* Begin RECORDS FOR THIS EXERCISE *

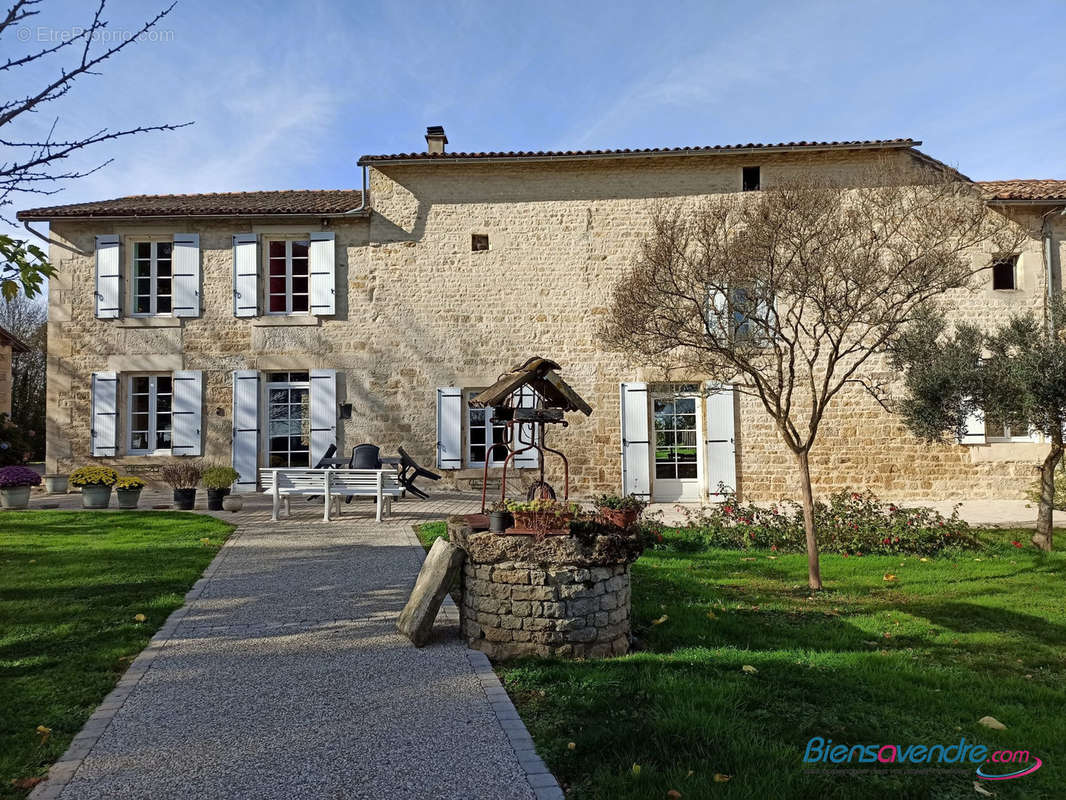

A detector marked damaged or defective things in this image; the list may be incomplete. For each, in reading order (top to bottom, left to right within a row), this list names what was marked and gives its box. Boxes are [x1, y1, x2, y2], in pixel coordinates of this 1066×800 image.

rusty metal frame of well [471, 356, 596, 514]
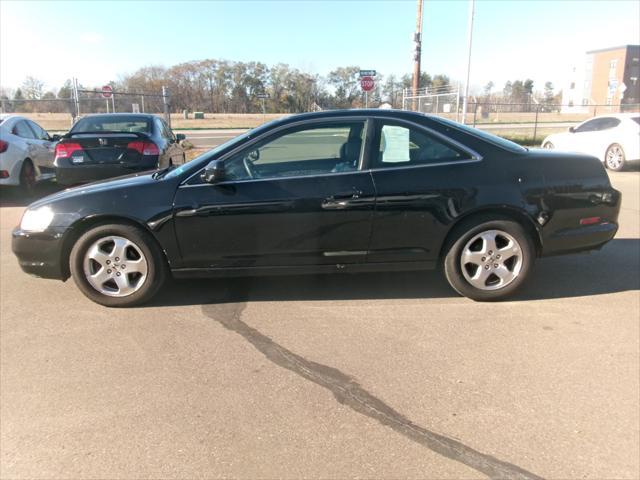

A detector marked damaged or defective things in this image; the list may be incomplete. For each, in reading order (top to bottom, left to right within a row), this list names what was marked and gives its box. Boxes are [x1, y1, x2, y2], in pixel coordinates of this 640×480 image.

pavement crack [202, 300, 544, 480]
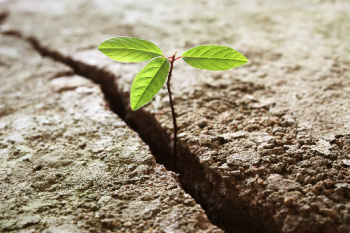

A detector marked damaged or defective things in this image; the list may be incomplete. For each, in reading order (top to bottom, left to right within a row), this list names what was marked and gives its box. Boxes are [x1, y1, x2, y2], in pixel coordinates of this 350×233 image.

crack in concrete [0, 29, 270, 233]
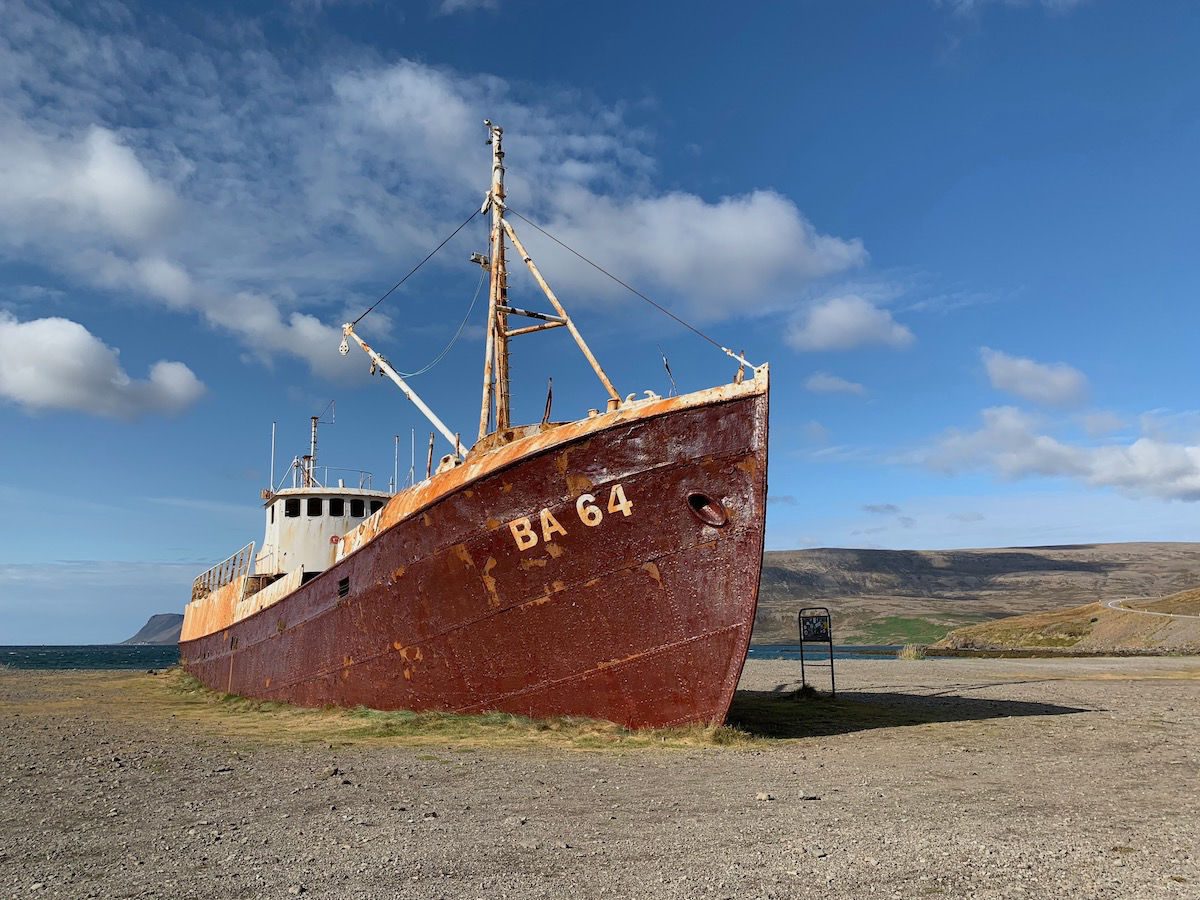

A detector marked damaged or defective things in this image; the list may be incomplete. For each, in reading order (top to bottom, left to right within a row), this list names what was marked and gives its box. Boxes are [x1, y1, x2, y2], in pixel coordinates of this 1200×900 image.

rusty abandoned ship [180, 121, 768, 732]
corroded steel hull [180, 384, 768, 728]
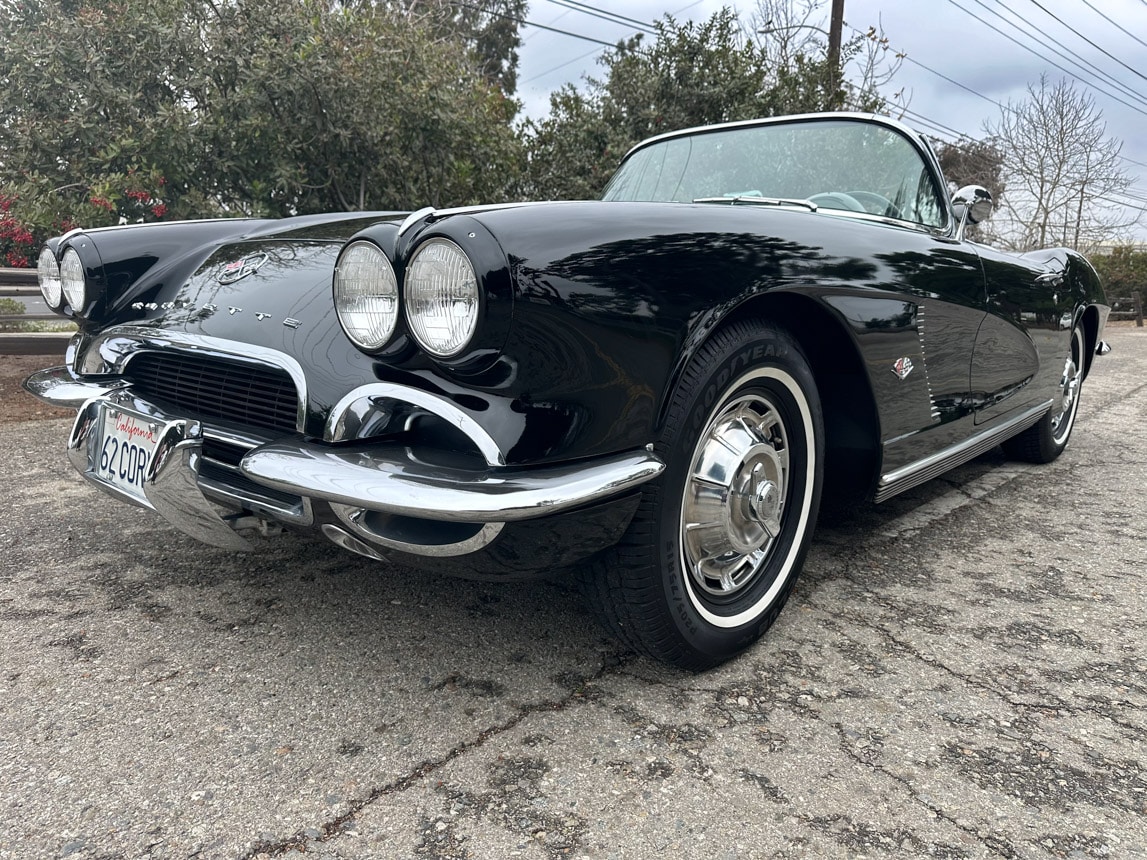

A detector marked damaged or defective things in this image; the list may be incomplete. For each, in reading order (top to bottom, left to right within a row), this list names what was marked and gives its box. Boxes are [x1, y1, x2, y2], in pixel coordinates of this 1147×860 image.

cracked asphalt [2, 326, 1144, 856]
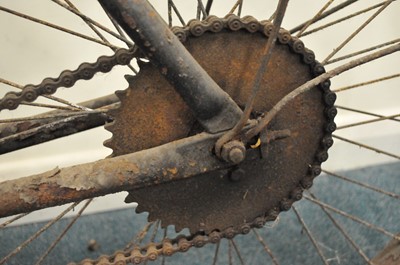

* End RECORDS FOR THIS EXERCISE *

- **AIM**:
Please return all the records above line for line without changing a word, and leave the pictures out.

- **TASK RESPONSE**:
A detector marked damaged or defective things in this image; the list may be incomplete. For each, in reading order (top to bottom, left to right within a row), this list names what was marked and gives its box. Boxes are [x1, y1, x2, y2], in pixel coordinates of this 1066×800 image.

rusty metal frame of well [471, 356, 596, 514]

A detector marked damaged or defective things in this image; the list may be incomplete. For each, in reading order (top to bottom, left to right within a row), this list names what was marked and gives its box. Boxes are [x1, y1, x2, y2], in pixel coordinates of this 640×480 image.

pavement crack [202, 300, 544, 480]

A detector marked damaged or defective things in this image; the list may be incomplete. For each, in reading order (top to bottom, left to right within a row), this list names what was marked and gives its box. Boxes are [x1, y1, x2, y2], in pixel coordinates of this 350×233 image.

crack in concrete [0, 29, 270, 233]

A detector marked damaged or defective things in this image; the list may be incomplete. For each, in reading order (top to bottom, left to right within a row), this list names what was marked and gives its box. Boxes are [x1, y1, x2, y2], in pixel coordinates of this 1200×900 image.

rusty abandoned ship [180, 121, 768, 732]
corroded steel hull [180, 384, 768, 728]

A detector marked damaged or defective things in this image; the list may be incomplete. For each, in reading order (top to bottom, left to right within a row), this list names what was marked and gives its box. Boxes are [x1, y1, x2, y2], in pixel coordinates of this 1147×860 image.

cracked asphalt [2, 326, 1144, 856]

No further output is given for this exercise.